Journalistic voice in public affairs & public confidence in the press • Hoon Shim, University of Texas-Austin • The primary purpose of this study was to explore if biased reportage in public news accounts is linked to the public distrust toward the media. It was predicted that three chief factors are contributing to the decline in press performance ratings: (1) an increase in the number of descriptively biased reports (2) an increase in the number of points of view (3) an increase in the number of thematic frames. Data support the first and third propositions.
All The Surveys That Are Fit to Print: The Romanian Case • Razvan Sibii and Brad Thompson, American University in Bulgaria • Against the background of a theoretical discussion of the legitimacy of public opinion polling, this paper looks at the way three Romanian newspapers treated survey stories in the five months before the Romanian parliamentary and presidential elections in fall 2000. The survey stories examined were found to violate numerous standards of poll reporting as established by the Associated Press. This raises questions about media practices and professionalism in Romania and throughout Central and Eastern Europe.
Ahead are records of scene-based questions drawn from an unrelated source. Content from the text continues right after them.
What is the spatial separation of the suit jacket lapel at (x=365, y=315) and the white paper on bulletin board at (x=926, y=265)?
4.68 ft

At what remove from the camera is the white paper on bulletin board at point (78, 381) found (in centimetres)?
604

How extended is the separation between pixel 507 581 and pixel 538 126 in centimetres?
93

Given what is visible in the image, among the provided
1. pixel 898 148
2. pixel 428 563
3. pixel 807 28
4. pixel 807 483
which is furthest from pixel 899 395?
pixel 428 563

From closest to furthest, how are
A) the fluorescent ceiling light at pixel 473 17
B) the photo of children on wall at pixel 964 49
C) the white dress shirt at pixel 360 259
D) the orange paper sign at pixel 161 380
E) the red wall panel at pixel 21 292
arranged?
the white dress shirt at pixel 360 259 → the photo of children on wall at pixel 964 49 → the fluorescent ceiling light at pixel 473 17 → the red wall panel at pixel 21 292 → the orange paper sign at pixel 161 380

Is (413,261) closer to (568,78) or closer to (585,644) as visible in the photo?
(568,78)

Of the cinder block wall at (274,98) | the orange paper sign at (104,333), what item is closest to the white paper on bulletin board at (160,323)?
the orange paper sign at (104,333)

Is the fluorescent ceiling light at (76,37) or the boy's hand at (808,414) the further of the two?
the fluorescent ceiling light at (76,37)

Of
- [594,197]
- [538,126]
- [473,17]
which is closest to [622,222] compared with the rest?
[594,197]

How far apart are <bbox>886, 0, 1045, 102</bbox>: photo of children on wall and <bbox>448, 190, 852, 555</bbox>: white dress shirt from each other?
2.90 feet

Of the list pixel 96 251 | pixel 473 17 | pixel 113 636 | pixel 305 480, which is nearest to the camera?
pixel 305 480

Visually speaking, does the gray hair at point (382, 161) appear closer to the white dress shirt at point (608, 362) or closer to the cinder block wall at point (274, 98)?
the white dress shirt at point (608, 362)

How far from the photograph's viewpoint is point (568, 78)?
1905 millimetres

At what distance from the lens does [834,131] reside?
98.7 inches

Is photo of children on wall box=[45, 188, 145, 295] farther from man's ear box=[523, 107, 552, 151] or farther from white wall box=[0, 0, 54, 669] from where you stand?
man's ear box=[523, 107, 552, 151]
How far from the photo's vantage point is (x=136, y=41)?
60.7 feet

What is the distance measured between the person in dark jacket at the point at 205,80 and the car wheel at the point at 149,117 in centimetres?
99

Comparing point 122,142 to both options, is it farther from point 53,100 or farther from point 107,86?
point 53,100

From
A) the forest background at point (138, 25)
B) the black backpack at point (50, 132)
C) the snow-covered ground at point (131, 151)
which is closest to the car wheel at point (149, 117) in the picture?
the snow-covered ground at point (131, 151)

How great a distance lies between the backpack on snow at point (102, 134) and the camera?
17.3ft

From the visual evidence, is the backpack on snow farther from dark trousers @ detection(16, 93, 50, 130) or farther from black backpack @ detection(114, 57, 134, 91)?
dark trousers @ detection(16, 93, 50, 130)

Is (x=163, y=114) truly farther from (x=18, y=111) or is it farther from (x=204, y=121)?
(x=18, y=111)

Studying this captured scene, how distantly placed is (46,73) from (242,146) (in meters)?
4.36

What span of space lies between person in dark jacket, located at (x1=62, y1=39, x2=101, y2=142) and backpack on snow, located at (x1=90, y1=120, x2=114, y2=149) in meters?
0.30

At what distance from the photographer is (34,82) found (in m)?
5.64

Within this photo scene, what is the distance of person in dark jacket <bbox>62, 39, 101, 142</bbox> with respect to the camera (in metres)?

CAMPAIGN CONTRIBUTIONS: Online Newspapers Go Beyond Shovelware in Covering Election 2000 • Jane Singer, University of Iowa • As newspapers move online, they encounter opportunities to contribute to campaign coverage, a staple of American journalism, in new ways. This study, based on a survey of online editors at sites affiliated with leading U.S. papers, indicates that editors gave primary emphasis to the medium’s ability to provide Election 2000 information faster and in more detail. Though options for enhancing political discourse were appreciated by some, both interactivity and multimedia presentations were less widely cited among editors’ key goals and perceived successes.
Gender Politics: News Framing of the Candidates’ Wives in Campaign 2000 • Betty Houchin Winfield and Barbara Friedman, University of Missouri • News coverage of the first lady has historically covered her during the White House years in four frames: as an escort to her husband; as a style setter; in a noblesse oblige role; and as a policy advisor. This qualitative study examines coverage in three newspapers of the presidential and vice presidential candidates’ wives during the 2000 election. What frames are present as these women are introduced to the American public? How journalists, after the sweeping changes in American women’s lives and in the wake of Hillary Rodham Clinton’s unprecedented tenure, cover these figures, may tell us something about how the first lady’s and second lady’s roles are still evolving.